RMD’s for beneficiary IRA begun before 2002

Here is the scenario:

IRA owner died in 1997
Inherited IRA set up in 1998

How is the 2008 divisor calculated, considering the new 2002 tables?

In 1998 it would have been based on the old life tables. Can I now use the new life table, and if so, do I go back to the beni’s age in 1998 or 2002 to find what the original devisor would have been?

To ask more generically, if the RMD’s on an inherited IRA began before 2002, is the beni locked into the old table? If they can use the new table, what year is used to find the first divisor from which to subtract 1 for each subsequent year?

Thank you in advance



The new tables could have been used starting in 2002. In this case, the non spouse beneficiary’s attained age in 1998 would be used to enter the new table and the divisor would be reduced by 1.0 for 1999 and each year thereafter. By this year, the total reduction would be 10.0.

A spouse beneficiary can also use the new tables, but a sole spouse beneficiary can re calculate, meaning that the actual table divisor applies each year rather than the 1.0 reduction applying to years after the first RMD year.

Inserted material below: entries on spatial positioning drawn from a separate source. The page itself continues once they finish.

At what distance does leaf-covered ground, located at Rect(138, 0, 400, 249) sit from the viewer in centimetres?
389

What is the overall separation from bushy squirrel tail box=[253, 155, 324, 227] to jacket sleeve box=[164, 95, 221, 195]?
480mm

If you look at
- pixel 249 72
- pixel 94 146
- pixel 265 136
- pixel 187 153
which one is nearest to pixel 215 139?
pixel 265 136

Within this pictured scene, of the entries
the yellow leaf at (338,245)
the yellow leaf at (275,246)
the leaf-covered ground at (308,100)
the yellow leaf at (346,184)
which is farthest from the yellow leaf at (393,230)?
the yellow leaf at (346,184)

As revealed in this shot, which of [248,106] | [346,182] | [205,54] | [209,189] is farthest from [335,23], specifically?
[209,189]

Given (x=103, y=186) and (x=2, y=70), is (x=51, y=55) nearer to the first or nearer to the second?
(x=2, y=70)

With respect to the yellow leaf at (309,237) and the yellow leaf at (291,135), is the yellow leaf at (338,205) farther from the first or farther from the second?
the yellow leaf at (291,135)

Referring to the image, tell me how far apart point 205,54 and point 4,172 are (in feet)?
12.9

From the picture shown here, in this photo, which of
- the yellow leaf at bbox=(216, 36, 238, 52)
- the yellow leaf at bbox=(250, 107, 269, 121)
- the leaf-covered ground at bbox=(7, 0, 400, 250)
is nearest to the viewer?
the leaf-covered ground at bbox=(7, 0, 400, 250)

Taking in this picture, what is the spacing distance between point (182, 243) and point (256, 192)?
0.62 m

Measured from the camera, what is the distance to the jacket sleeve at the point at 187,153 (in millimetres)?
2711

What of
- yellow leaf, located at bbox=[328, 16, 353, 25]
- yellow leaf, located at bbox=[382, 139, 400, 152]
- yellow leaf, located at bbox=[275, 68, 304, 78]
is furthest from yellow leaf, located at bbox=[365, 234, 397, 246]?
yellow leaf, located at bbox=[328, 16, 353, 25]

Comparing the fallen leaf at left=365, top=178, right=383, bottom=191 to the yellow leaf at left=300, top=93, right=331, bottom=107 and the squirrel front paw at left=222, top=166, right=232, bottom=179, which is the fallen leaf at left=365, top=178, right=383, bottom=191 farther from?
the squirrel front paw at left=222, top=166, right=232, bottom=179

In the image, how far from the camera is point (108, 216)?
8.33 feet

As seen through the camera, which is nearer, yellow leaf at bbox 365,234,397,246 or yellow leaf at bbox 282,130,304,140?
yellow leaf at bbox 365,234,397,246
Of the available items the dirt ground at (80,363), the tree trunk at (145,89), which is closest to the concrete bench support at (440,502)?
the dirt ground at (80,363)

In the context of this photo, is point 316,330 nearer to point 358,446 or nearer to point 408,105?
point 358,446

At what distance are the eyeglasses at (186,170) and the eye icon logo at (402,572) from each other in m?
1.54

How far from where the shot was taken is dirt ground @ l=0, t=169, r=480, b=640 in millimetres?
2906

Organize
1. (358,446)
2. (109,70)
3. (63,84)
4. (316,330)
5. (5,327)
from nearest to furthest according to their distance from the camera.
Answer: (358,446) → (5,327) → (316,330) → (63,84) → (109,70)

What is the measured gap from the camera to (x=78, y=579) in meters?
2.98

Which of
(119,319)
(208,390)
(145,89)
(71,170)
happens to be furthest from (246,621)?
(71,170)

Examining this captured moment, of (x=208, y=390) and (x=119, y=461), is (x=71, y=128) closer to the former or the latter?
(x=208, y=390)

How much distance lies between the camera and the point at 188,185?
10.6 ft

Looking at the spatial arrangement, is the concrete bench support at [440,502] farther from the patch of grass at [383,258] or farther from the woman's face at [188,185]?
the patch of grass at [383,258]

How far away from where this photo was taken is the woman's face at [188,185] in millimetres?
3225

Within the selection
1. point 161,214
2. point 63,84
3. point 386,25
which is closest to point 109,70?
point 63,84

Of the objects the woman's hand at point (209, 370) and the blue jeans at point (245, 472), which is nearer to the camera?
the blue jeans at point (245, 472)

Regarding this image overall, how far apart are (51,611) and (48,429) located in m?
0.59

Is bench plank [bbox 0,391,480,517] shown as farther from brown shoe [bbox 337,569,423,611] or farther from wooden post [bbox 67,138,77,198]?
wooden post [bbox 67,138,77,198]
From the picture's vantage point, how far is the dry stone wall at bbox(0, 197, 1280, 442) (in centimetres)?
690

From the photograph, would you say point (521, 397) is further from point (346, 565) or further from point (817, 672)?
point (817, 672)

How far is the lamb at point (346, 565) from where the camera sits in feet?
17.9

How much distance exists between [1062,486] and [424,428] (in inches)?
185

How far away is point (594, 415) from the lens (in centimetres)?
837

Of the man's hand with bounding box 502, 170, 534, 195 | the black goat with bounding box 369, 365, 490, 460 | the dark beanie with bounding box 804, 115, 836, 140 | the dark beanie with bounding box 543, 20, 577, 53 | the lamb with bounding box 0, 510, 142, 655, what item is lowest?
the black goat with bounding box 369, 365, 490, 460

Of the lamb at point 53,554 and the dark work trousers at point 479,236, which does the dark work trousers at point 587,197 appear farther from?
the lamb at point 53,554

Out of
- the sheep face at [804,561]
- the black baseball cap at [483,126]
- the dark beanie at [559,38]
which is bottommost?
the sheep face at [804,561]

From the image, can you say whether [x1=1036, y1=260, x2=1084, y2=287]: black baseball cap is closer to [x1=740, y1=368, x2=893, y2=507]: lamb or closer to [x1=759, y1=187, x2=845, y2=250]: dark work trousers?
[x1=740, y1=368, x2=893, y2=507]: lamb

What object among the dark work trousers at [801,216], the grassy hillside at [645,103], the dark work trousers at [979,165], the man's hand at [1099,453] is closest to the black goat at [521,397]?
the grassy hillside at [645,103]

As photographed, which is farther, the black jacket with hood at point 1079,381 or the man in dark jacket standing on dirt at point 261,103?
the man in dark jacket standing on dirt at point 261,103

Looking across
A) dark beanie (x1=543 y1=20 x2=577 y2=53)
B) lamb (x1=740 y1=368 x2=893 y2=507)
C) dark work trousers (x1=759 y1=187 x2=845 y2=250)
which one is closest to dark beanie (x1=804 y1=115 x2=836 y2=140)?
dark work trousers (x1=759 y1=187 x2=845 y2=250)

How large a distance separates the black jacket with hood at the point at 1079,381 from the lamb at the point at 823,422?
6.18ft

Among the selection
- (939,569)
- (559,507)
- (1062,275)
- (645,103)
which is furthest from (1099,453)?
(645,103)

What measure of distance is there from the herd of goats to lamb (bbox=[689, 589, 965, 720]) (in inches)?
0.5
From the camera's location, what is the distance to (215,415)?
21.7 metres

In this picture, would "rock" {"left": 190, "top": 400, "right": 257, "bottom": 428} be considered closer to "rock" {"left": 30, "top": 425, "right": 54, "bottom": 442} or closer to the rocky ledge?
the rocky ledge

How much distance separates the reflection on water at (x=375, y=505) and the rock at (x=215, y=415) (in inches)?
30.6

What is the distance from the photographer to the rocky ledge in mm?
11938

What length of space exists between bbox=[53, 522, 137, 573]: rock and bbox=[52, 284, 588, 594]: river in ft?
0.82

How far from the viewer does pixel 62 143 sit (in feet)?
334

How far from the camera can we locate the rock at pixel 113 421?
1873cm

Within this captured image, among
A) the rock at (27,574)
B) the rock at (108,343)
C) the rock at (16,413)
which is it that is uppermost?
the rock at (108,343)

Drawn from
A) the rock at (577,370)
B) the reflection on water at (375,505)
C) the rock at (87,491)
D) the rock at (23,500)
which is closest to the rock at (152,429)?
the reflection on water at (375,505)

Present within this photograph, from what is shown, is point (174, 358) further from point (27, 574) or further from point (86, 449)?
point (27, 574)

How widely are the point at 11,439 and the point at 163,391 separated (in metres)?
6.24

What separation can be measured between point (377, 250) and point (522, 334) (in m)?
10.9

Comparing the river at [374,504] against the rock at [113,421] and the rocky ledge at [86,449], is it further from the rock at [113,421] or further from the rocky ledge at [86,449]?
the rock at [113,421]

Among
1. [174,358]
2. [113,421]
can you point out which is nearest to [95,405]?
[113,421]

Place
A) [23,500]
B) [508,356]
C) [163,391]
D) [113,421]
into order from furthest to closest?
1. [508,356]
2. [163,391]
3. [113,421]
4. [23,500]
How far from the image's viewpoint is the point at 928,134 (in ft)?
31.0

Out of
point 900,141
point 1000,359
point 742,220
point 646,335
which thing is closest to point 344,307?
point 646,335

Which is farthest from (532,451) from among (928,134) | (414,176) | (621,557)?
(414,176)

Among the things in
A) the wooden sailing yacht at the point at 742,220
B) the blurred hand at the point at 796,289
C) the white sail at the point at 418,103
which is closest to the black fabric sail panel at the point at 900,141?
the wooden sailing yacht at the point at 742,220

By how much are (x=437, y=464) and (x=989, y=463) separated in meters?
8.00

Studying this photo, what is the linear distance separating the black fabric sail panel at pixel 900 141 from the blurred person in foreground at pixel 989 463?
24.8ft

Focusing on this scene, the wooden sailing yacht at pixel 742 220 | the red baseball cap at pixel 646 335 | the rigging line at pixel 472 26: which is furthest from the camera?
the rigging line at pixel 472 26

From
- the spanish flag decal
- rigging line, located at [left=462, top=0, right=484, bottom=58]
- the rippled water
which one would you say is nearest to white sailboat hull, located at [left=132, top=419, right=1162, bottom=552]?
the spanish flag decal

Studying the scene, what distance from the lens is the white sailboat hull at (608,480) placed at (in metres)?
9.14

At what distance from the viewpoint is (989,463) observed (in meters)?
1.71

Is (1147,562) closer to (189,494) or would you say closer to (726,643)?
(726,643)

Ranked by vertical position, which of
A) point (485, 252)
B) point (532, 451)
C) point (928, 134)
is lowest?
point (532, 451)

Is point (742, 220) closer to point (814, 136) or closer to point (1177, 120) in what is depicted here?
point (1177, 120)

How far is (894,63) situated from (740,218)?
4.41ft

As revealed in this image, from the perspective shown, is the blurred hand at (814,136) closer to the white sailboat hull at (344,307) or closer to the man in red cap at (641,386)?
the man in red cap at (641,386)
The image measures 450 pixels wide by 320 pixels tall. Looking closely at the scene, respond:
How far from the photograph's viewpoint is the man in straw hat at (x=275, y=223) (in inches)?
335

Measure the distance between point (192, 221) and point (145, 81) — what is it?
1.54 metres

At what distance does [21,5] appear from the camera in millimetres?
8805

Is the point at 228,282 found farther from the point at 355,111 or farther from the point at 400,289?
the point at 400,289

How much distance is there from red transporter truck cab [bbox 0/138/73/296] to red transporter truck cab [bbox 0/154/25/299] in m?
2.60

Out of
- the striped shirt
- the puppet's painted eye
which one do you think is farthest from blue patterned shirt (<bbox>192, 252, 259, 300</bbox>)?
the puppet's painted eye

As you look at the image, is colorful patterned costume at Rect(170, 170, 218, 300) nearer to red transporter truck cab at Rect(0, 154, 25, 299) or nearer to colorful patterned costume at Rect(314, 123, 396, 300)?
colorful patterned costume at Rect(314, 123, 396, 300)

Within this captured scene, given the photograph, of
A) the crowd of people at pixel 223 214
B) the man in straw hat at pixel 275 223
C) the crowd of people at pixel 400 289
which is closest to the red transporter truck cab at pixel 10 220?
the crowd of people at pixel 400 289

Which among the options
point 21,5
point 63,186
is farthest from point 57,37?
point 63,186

If a non spouse beneficiary is just now making the change to the new tables, it means that a figure somewhat in excess of the actual RMD requirement was taken out for 2002-2007.



Thank you Alen. So is it correct then that a spouse that is not the sole beneficiary MUST use the -1 method? Only if they are the sole beneficiary they can use their recalculated life expectancy, yes?



Right.

Also, if the IRA has multiple individual beneficiaries and separate accounts were not established by the deadline, the age of the oldest beneficiary must be used and the 1.0 applied to that divisor each year.



Thanks again…one more:
If there are multiple beni’s including a spouse, does the spouse lose the spousal rollover option?



No.



Yes, the spouse can still roll over any amounts in excess of their share of the RMD for this year to their own IRA. But the divisor for the remaining beneficiaries would not change from that previously described in changing over to the current tables since the spousal rollover will be done long after the deadline for creating separate accounts.

The spouse also lost the option of not taking RMDs until the year decedent would have reached 70.5 in the event decedent passed prior to that year. Spouse must be sole beneficiary to get that deferral.



Alan – are you saying that if my spouse and child are 50-50 benes on my IRA, and each go to inherited IRAs by 12/31 in yfd, that my spouse loses her deferral option? I did not know that!



No, not in the case where the separate accounts are established by the 12/31 following year of death. But the poster’s example did not make that deadline and therefore that surviving spouse was unable to establish sole beneficiary status.

Following copied from IRS Regs (also applies to IRAs):
>>>>>> >>>>>>>>>>>>

(2) If the employee’s benefit in a defined contribution plan is divided into separate accounts and the beneficiaries with respect to one separate account differ from the beneficiaries with respect to the other separate accounts of the employee under the plan, for years subsequent to the calendar year containing the date as of which the separate accounts were established, or date of death if later, such separate account under the plan is not aggregated with the other separate accounts under the plan in order to determine whether the distributions from such separate account under the plan satisfy section 401(a)(9). Instead, the rules in section 401(a)(9) separately apply to such separate account under the plan. However, the applicable distribution period for each such separate account is determined disregarding the other beneficiaries of the employee’s benefit only if the separate account is established on a date no later than the last day of the year following the calendar year of the employee’s death. For example, if, in the case of a distribution described in section 401(a)(9)(B)(iii) and (iv), the only beneficiary of a separate account under the plan established on a date no later than the end of the year following the calendar year of the employee’s death is the employee’s surviving spouse, and beneficiaries other than the surviving spouse are designated with respect to the other separate accounts with respect to the employee, distribution of the spouse’s separate account under the plan need not commence until the date determined under the first sentence in A–3(b) of §1.401(a)(9)–3, even if distribution of the other separate accounts under the plan must commence at an earlier date. Similarly, in the case of a distribution after the death of an employee to which section 401(a)(9)(B)(i) does not apply, distribution from a separate account of an employee established on a date no later than the end of the year following the year of the employee’s death may be made over a beneficiary’s life expectancy in accordance with section 401(a)(9)(B)(iii) and (iv) even though distributions from other separate accounts under the plan with different beneficiaries are being made in accordance with the 5-year rule in section 401(a)(9)(B)(ii).